Based on colour coding, the distributions of the most common subject types appear to be similar to the overall coverage pattern. Sports news (blue) is the most concentrated, with a few frequently referenced major arenas in the downtown core near Lake Ontario (i.e., Air Canada Centre and Rogers Centre/SkyDome) and few references anywhere else. Crime-related news (red) appears to have a similar pattern with the most frequent references clustering in the north end of the downtown core where the Toronto Police Service headquarters are located and a scattered pattern with dispersed low- and medium-frequency locations across the rest of the city. When a police source was quoted in a story, the headquarters were coded as the location if the source was not associated with a different police division. The central business district in the downtown area also is where most business-related news (green) is located. News related to land use and urban development (grey) is similarly concentrated in the downtown core, and extends outward along major roads, where notable development and land use conflicts tend to occur. Finally, the arts and entertainment category (orange) shows a more linear pattern in the downtown area along major roads such as Yonge Street, King Street West, and Front Street, where many entertainment facilities are located. There are few geographic references outside downtown, and fewer of these locations have multiple references.

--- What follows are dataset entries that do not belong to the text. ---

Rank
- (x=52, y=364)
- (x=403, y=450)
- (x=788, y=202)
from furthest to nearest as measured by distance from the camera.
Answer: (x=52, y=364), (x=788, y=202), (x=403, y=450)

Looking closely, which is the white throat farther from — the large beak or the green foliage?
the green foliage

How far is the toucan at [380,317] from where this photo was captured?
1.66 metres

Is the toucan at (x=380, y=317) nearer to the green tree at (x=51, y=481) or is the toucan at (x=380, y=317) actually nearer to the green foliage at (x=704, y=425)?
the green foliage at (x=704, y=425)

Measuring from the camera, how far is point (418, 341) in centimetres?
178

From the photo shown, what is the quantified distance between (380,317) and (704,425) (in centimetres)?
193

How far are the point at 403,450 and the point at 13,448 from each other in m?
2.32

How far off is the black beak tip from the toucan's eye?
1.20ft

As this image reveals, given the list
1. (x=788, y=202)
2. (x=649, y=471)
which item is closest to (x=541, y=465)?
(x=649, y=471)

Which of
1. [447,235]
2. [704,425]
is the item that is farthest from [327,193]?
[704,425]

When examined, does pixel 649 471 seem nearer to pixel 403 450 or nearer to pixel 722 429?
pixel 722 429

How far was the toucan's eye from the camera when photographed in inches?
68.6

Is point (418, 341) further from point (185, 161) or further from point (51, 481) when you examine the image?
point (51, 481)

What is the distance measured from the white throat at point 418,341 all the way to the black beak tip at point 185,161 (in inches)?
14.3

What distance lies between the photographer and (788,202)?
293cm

Figure 1: Overall point distribution and standard deviational ellipses for all news (white) and for the five most common general news subjects (see details in text)

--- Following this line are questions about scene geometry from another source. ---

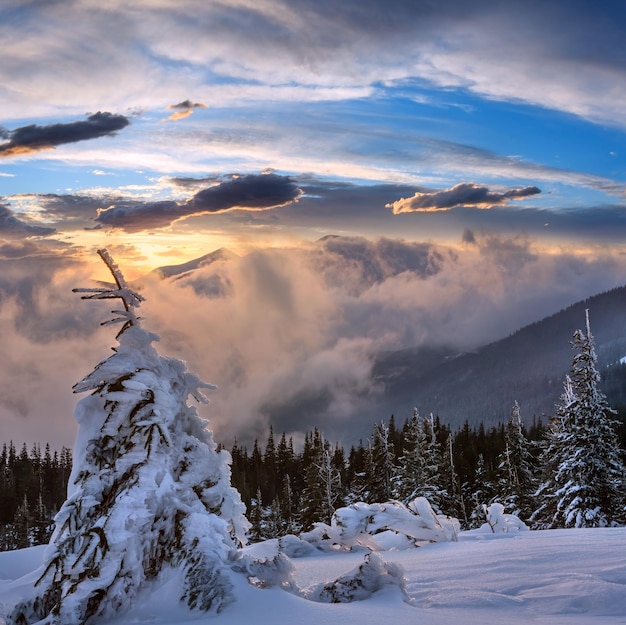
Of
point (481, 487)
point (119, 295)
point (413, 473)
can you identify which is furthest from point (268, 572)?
point (481, 487)

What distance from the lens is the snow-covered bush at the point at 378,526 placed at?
36.3 ft

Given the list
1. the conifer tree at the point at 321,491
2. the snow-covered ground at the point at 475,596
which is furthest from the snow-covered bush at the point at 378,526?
the conifer tree at the point at 321,491

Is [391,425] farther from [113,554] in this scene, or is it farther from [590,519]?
[113,554]

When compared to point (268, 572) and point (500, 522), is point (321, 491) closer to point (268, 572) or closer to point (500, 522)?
point (500, 522)

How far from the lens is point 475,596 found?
5.95 metres

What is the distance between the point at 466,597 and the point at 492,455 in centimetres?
8240

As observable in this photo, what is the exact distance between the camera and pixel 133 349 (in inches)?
340

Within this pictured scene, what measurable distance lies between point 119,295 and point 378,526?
19.8 feet

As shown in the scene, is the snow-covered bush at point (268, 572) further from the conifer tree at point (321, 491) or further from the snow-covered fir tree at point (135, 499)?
the conifer tree at point (321, 491)

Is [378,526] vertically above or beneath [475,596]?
beneath

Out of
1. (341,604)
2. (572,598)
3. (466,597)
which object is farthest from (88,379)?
(572,598)

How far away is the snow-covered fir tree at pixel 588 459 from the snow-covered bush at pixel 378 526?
2288cm

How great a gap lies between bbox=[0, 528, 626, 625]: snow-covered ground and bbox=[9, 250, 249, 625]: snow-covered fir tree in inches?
10.9

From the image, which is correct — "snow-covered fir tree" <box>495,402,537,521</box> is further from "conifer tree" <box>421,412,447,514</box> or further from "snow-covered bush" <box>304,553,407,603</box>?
"snow-covered bush" <box>304,553,407,603</box>
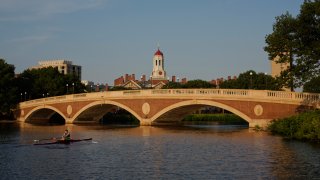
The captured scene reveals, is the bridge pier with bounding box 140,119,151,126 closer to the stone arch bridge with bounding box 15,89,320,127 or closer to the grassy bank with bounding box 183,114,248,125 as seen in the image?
the stone arch bridge with bounding box 15,89,320,127

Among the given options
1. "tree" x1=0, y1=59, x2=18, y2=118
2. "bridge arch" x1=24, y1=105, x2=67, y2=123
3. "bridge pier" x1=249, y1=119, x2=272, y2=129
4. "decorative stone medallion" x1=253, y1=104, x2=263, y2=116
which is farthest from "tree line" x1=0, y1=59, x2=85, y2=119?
"decorative stone medallion" x1=253, y1=104, x2=263, y2=116

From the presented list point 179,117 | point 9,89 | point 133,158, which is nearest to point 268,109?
point 179,117

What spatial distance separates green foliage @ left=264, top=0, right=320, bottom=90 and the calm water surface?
884 cm

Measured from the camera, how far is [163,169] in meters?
24.0

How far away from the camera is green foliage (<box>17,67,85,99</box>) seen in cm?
9624

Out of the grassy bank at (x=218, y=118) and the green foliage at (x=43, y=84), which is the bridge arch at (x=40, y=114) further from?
the grassy bank at (x=218, y=118)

Figure 1 also shows the standard deviational ellipses as a generalized spatial representation of all news items and of the thematic subsets. The centres of all ellipses lie within, or just north of, the downtown core. Their rotation is similar, as it follows the direction of the Lake Ontario shoreline. But the ellipses differ in size and shape. The distribution of all news items (white) is medium in size and elongation. The distribution of sports news (blue) is smaller, representing a greater concentration of reference points (major sports venues referenced multiple times) in the downtown core. The distribution of police/crime stories (red) is considerably larger and wider than most other distributions, covering the northwest corner of the City of Toronto and extending into the City of Mississauga within Peel Region. The distribution of business news (green) has the most elongated shape reaching from areas near Lake Ontario in Peel and Halton Region across the City of Toronto to Durham Region. Although land use/development (grey) is the most “geographical” of all five common general subjects, its spatial distribution is the most similar to the distribution of all news items. It could be considered the most “representative” of general news coverage among the five themes. Finally, the geographic references in arts and entertainment stories (orange) have the smallest footprint, likely due to a very high concentration of arts and entertainment venues in the downtown core of the City of Toronto. Thus, news coverage of arts and entertainment could be viewed as the most limited, spatially.

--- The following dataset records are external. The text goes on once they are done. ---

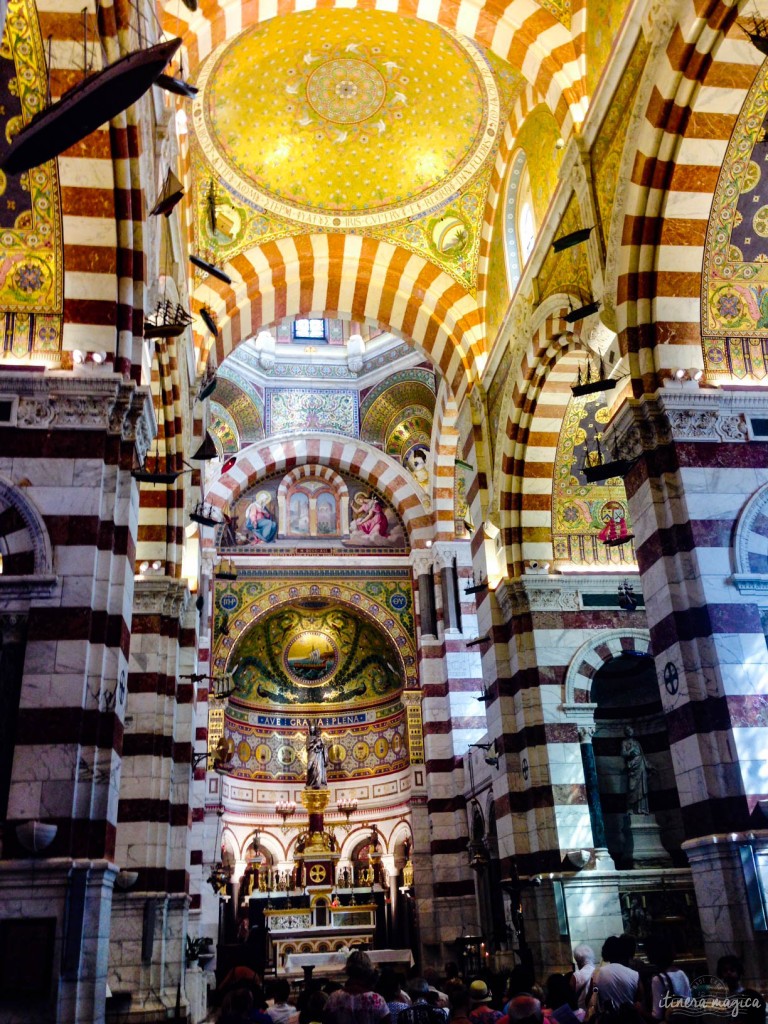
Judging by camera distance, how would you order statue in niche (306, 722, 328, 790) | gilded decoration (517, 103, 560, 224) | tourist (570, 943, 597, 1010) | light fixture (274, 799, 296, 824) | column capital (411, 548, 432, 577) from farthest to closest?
light fixture (274, 799, 296, 824)
statue in niche (306, 722, 328, 790)
column capital (411, 548, 432, 577)
gilded decoration (517, 103, 560, 224)
tourist (570, 943, 597, 1010)

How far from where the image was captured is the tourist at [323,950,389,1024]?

Figure 2: Proportional symbol map based on the frequency with which each location was mentioned across different news items
The map in Figure 2 shows the same geographic reference locations as Figure 1, but uses the frequency with which each location was referenced to scale the circle symbol proportionally. This map confirms the same concentration of local news in downtown Toronto, while highlighting that select downtown locations were also much more frequently referenced than most other locations and thus dominated news coverage. Locations with frequencies of 10 or more (up to 160 for Toronto City Hall) are labelled. They include major sports arenas and entertainment venues. A few frequently mentioned reference locations, often police headquarters, were also dispersed throughout the suburbs.
Figure 3: Kernel density maps for (a) all news, and (b) police/crime news
Figure 3 displays the kernel density estimation for all news and for crime-related news. The density symbols are made semi-transparent so that the Toronto neighbourhood boundaries are partially visible for orientation. High values (lighter grey for all news and darker red for police news) represent greater densities of the corresponding geographic references. Not surprisingly, the density of geographic references for all news items produces the highest density in the downtown core with few other, isolated high-density areas. By contrast, the police/crime news exhibits high-density areas in several sections of the study area, in line with the greater coverage observed through the standard deviational ellipse shown in Figure 1.
Spatial clustering of local news
The multi-distance spatial cluster analysis suggests that clustering occurs through multiple spatial levels. Figure 4 shows that up to distances of around 50 kilometres, the observed K values are above the expected K values for the distribution of all news. A technical difficulty with Ripley’s K function prevented the calculation of a “confidence envelope”, which could be used to confirm the distances at which clustering is statistically significant. Nevertheless, we can establish that clustering is greatest for distances between 2 kilometres and 20–25 kilometres. In other words, within these distances from each news item, there is a likelihood to find more of other news items than if news were randomly distributed across the study area. For reference of distances in the study area, Figure 5 (discussed in the next paragraph) includes 10 kilometre distance bands centred around the mean centre point of the distribution.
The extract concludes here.